- FRAGMENTO PARA LEER:

• • • • • • •

Hay ciertos libros, en los territorios de la ficción o del ensayo, que se destacan de una manera muy particular. Proust decía que muchos lectores bostezan de aburrimiento cuando les hablan de un nuevo libro muy bueno. Imaginan algo así como un compuesto de todos los libros buenos que han leído previamente. Pero la magia de la escritura mejor es que no se trata de una adición.
“Un libro realmente bueno”, decía Proust, “es particular, imposible de vaticinar, y no consiste en la suma de todas las obras maestras anteriores. Es algo que no se obtiene tras asimilar perfectamente esa suma: está, ciertamente, fuera de ella”.
Gracias a ese trastorno del libro imprevisto, el canon literario se mantiene en equilibrio inestable. Proust es un ejemplo. A la búsqueda del tiempo perdido no es otra buena novela que viene a ocupar un lugar preciso en la historia de la literatura. Es una novela que reacomoda la narrativa.

• • • • • • •

- DESAFÍO 1: Según el fragmento sobre Proust, ¿qué hacen muchos lectores cuando les hablan de un nuevo libro muy bueno?
- DESAFÍO 2: Edita el fragmento sobre Proust entre "Hay ciertos libros, en" y "de una adición.", ambos incluidos, y cambia "lectores" por "críticos".
- DESAFÍO 3: Continúa, por favor, el fragmento sobre Proust y los libros imprevistos a partir de su última oración.
Las entradas no tienen relación con el fragmento.

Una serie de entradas
• • • • • • •

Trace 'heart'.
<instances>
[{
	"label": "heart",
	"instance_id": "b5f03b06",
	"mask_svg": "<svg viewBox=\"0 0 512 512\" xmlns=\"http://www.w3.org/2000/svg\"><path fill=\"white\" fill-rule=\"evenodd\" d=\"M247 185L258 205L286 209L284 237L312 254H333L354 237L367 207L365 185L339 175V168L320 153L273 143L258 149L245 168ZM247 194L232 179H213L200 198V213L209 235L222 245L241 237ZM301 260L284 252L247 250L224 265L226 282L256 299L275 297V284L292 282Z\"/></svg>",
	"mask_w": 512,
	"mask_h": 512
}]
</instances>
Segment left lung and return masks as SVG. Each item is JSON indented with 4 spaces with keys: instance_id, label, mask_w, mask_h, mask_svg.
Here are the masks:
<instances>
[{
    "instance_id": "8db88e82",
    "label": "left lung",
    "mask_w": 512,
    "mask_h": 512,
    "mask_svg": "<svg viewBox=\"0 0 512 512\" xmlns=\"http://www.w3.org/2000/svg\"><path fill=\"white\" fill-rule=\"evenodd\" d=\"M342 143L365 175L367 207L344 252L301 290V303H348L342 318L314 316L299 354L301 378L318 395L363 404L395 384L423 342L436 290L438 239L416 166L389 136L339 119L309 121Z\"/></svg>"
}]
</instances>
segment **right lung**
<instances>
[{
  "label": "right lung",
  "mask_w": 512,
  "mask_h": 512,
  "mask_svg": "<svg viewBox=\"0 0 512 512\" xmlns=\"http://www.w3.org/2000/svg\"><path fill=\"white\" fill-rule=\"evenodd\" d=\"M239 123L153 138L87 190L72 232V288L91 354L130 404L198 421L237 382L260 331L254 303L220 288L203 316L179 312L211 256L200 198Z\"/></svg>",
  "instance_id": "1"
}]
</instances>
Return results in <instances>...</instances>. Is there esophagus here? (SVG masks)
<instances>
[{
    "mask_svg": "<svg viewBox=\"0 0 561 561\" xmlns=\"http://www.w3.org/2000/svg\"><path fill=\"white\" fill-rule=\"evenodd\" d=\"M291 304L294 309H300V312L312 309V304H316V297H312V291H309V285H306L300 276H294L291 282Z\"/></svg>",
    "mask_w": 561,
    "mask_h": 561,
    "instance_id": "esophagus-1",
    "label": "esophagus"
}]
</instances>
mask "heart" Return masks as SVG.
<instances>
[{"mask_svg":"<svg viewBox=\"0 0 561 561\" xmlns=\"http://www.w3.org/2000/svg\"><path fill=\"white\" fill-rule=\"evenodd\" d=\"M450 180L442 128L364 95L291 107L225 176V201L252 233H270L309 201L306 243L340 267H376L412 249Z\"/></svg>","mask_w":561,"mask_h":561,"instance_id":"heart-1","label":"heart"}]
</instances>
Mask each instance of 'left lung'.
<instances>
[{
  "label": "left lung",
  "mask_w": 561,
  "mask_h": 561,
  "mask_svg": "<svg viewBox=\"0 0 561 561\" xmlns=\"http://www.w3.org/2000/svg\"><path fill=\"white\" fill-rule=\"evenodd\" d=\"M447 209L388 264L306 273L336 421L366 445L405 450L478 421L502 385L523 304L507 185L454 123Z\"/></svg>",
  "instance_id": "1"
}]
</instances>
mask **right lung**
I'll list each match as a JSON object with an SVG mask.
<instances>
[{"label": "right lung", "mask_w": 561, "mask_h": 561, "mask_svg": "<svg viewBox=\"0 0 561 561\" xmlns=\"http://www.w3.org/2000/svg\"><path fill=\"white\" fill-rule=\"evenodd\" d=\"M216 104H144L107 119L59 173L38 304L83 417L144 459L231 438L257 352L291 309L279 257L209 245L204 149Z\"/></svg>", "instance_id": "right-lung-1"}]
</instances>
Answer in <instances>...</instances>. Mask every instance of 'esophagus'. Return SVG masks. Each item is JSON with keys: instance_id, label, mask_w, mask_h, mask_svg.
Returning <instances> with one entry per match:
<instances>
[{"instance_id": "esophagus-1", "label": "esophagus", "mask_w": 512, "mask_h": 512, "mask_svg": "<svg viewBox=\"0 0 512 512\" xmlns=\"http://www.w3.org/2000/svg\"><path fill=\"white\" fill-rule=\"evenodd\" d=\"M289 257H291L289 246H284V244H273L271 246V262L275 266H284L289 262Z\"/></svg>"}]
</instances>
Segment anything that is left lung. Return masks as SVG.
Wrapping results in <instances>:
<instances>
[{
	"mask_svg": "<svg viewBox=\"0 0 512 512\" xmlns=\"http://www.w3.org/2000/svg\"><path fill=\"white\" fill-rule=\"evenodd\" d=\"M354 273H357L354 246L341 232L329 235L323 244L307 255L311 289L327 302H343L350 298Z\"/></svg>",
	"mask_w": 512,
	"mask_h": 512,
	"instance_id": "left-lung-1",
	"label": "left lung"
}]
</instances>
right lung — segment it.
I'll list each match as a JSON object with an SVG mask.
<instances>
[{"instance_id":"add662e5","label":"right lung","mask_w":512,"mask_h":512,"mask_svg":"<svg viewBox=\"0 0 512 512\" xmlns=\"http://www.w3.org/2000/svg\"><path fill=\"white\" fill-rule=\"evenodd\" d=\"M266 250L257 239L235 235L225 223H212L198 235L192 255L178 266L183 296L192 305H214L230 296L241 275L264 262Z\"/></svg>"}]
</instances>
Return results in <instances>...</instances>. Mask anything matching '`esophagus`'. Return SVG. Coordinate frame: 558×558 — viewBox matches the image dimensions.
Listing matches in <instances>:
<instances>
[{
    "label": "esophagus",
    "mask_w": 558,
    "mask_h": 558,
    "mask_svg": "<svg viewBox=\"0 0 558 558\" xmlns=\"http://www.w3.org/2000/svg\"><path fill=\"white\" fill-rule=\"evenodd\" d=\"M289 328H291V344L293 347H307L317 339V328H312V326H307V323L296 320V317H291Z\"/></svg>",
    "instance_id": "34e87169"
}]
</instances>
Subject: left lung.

• • • • • • •

- RESPUESTA 1: Bostezan de aburrimiento.

- RESPUESTA 2:
Hay ciertos libros, en los territorios de la ficción o del ensayo, que se destacan de una manera muy particular. Proust decía que muchos críticos bostezan de aburrimiento cuando les hablan de un nuevo libro muy bueno. Imaginan algo así como un compuesto de todos los libros buenos que han leído previamente. Pero la magia de la escritura mejor es que no se trata de una adición.

- RESPUESTA 3:
Creo que era Brecht quien decía que había una manera de escribir previa a Proust, y otra posterior. (¿O tal vez fue Walter Benjamin?) ¿Y quién puede imaginar cómo sería la literatura moderna sin Faulkner o sin Kafka? Eso puede observarse de manera ejemplar en el narrador venezolano Guillermo Meneses, en la evolución que tuvo su prosa desde el costumbrismo de El mestizo José Vargas o La balandra Isabel llegó esta tarde, a los experimentos vanguardistas de sus novelas El falso cuaderno de Narciso Espejo y La máscara de Arlequín, o del cuento La mano junto al muro.

Guillermo Meneses

Meneses parecía una esponja a la hora de absorber nuevas ideas literarias y de transfigurar el vino viejo en odres nuevos, mostrando cómo cuando al perturbar la forma de un relato se lo transfigura abasteciendo a la temática con profundidad, y confiriendo tres dimensiones a personajes que carecían de humanidad.
Por supuesto, también puede ocurrir el fenómeno contrario. Julio Cortázar escribió cuentos perfectos al comienzo de su carrera. Pero luego, incurrió en novelas como Rayuela, o en 62 modelo para armar. Lamento ir contra el canon, pero creo que Cortázar perdurará por esos primeros cuentos, y que las novelas que he mencionado son muy coquetas, deplorables, y con exigua eternidad[i].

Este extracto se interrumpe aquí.